> Saved data entries:

------------

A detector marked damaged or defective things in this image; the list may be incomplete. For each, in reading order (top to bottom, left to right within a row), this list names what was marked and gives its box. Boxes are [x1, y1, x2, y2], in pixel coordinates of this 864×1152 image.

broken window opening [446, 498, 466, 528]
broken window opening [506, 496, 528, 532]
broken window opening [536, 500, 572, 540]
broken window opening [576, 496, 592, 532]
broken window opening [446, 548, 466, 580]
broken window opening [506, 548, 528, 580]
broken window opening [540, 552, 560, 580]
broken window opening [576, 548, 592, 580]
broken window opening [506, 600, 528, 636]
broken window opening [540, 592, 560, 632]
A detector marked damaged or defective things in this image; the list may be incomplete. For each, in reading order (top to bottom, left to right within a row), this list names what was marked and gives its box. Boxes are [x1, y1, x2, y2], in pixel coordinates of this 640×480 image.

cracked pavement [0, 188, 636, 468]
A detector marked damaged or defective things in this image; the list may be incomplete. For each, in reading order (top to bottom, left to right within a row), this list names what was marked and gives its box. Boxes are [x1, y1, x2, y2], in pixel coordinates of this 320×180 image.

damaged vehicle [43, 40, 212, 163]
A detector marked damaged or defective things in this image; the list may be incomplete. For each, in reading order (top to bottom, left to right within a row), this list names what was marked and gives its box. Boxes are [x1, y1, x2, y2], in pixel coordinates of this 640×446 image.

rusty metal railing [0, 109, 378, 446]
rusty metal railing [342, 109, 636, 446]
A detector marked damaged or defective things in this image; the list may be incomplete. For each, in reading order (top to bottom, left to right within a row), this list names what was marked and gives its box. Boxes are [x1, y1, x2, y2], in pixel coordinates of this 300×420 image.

------------

> Work order: Word for word, restate the lines running from the one containing "this 640×446 image." through the final line of the records above, and nothing besides.

> Result for this exercise:
A detector marked damaged or defective things in this image; the list may be incomplete. For each, in reading order (top to bottom, left to right within a row), this list names what was marked and gives its box. Boxes are [x1, y1, x2, y2], in pixel coordinates of this 640×446 image.

rusty metal railing [0, 109, 378, 446]
rusty metal railing [342, 109, 636, 446]
A detector marked damaged or defective things in this image; the list may be incomplete. For each, in reading order (top to bottom, left to right within a row), this list names what was marked and gives its box. Boxes are [x1, y1, x2, y2], in pixel coordinates of this 300×420 image.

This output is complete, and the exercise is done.